* Task brief
Exactly and only the lines from the one with "What does the" through the end of the listing are to be transcribed, both ends included.

==== Record set ====

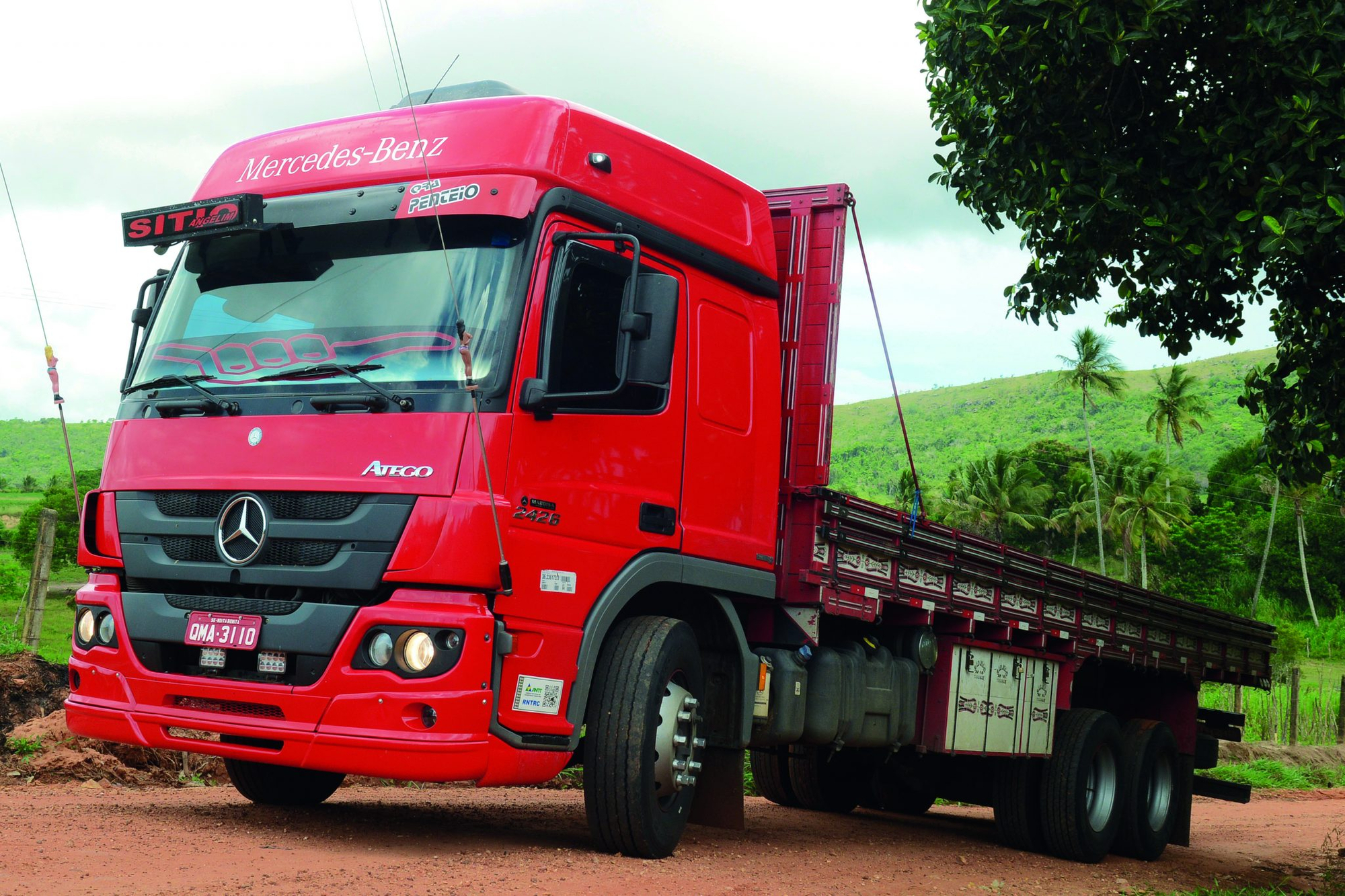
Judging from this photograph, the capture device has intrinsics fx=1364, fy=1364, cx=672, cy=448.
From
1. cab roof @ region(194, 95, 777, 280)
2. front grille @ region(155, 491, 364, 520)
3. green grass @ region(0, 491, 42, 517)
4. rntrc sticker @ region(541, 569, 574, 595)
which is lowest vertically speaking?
rntrc sticker @ region(541, 569, 574, 595)

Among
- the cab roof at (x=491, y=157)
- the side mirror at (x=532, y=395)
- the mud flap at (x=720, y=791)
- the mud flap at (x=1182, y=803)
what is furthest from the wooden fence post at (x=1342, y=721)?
the side mirror at (x=532, y=395)

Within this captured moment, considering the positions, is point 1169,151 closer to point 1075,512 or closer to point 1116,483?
point 1116,483

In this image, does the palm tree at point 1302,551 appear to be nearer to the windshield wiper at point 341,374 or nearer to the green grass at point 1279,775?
the green grass at point 1279,775

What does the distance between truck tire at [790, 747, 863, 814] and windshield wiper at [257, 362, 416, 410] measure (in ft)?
21.5

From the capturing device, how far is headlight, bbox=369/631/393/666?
18.2ft

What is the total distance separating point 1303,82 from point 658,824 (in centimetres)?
551

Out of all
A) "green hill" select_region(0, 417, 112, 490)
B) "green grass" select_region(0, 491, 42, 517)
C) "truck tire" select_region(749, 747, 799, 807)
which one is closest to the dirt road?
"truck tire" select_region(749, 747, 799, 807)

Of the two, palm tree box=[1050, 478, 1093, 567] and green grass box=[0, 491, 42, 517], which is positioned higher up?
palm tree box=[1050, 478, 1093, 567]

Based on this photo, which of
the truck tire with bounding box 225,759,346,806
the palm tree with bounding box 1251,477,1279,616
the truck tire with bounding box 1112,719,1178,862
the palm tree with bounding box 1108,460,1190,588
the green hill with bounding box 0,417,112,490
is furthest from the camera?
the green hill with bounding box 0,417,112,490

====

* Response below
What does the distance between truck tire at [790, 747, 863, 814] and windshield wiper at [257, 362, 416, 410] measure (in ft)?
21.5

From the capturing device, how far is headlight, bbox=369/631/393/666?
18.2ft

What is the total distance separating point 1303,82 from point 658,824 (in centimetres)?
551

Out of all
A) "green hill" select_region(0, 417, 112, 490)
B) "green grass" select_region(0, 491, 42, 517)
C) "truck tire" select_region(749, 747, 799, 807)
which one is closest to the dirt road?
"truck tire" select_region(749, 747, 799, 807)

Of the two, palm tree box=[1050, 478, 1093, 567] and green grass box=[0, 491, 42, 517], which is positioned higher up?
palm tree box=[1050, 478, 1093, 567]

Based on this photo, which of
the truck tire with bounding box 225,759,346,806
the palm tree with bounding box 1251,477,1279,616
the truck tire with bounding box 1112,719,1178,862
the palm tree with bounding box 1108,460,1190,588
the green hill with bounding box 0,417,112,490
is furthest from the camera?
the green hill with bounding box 0,417,112,490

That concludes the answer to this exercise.